**DOCUMENT TEXT**.

*-*-*

Monday, October 26, 2020

Reordering Deployments in Database DevOps

We recently received an interesting question in our Redgate forums from Peter Daniels about altering the order of deployments in database DevOps. The question includes the following scenario:

  1. Developer A makes changes – feature 1.  This set of changes makes its way into the dev integration environment.
  2. Developer B makes changes – feature 2.  This set of changes makes its way into the dev integration environment, too – after feature 1.
  3. We decide that we want feature 2 to go to prod, but NOT feature 1.

For the sake of simplicity, Peter mentions that for this example, “we know that feature 2 is schema-isolated and does NOT depend on feature 1.”

Peter is primarily asking about Git branching workflows in his question. In my opinion, branching workflows are only one of several strategies that may help regarding this situation, so I’m going to zoom out a little bit and consider branching in the context of other practices that can help.

Essentially, I believe some alternative strategies flow more easily long term and support a simpler branching strategy than you might arrive at by thinking about this problem only through the lens of branching workflows.

A quick overview

In this post I’ll cover four big picture strategies that may help, then dig into some technical details for managing this in SQL Change Automation (the tool our question is about). All strategies listed may be used individually or combined with one another.

Strategy 1: The Expand/Contract model (“Parallel Change”)

Strategy 2: Flexible database provisioning / integration and QA databases on demand

Strategy 3: A Hybrid state-and-migrations solution to versioning database changes

Strategy 4: Managing environment-specific branches

A Tool-Specific Example – Redgate’s SQL Change Automation

Conclusions

Strategy 1: The Expand/Contract model (“Parallel Change”)

One useful strategy in authoring database changes is to use a design pattern that focuses on always writing backwards compatible changes. This model known by a few names:

  • Expand / Contract – the approach was popularized under this name in Evolutionary Database Design by Pramod Sadalage and Martin Fowler
  • Parallel Change – Danilo Sato and others have written about the model under this name
  • The “N-1 model”

With this design pattern, database deployments include small changes which are designed to not impact the applications using the database. This is the “expand” phase.

When features enabled by the change are ready to go live, a feature flag / application toggle, or application deployment is done to make new functionality visible to users of the database. This is the “cutover” phase. If there’s a need to undo the change, then this is done by disabling the feature flag or reversing the application deployment — but leaving the data structures in place. 

Finally, after enough time has elapsed to be confident that the new functionality is working well, older structures that are no longer needed may be cleaned up. This is the “contract” phase.

This pattern tends to work best for teams who are able to deploy frequent sets of small changes to their databases using Agile methodologies.

*-*-*

**SOURCE EXCERPT**.
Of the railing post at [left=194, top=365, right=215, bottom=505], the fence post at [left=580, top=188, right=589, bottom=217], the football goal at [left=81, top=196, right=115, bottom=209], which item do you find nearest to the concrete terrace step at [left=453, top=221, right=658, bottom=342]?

*-*-*

**REQUIREMENTS**.
a - Which tool is the forum question in the post on reordering database deployments about?
b - Copy the post on reordering database deployments from "Monday, October 26, 2020" to "NOT feature 1.".
Answer using only the post, not the data.

**ANSWERS FOR THIS EXERCISE**.
a - Redgate's SQL Change Automation.

b -
Monday, October 26, 2020

Reordering Deployments in Database DevOps

We recently received an interesting question in our Redgate forums from Peter Daniels about altering the order of deployments in database DevOps. The question includes the following scenario:

  1. Developer A makes changes – feature 1.  This set of changes makes its way into the dev integration environment.
  2. Developer B makes changes – feature 2.  This set of changes makes its way into the dev integration environment, too – after feature 1.
  3. We decide that we want feature 2 to go to prod, but NOT feature 1.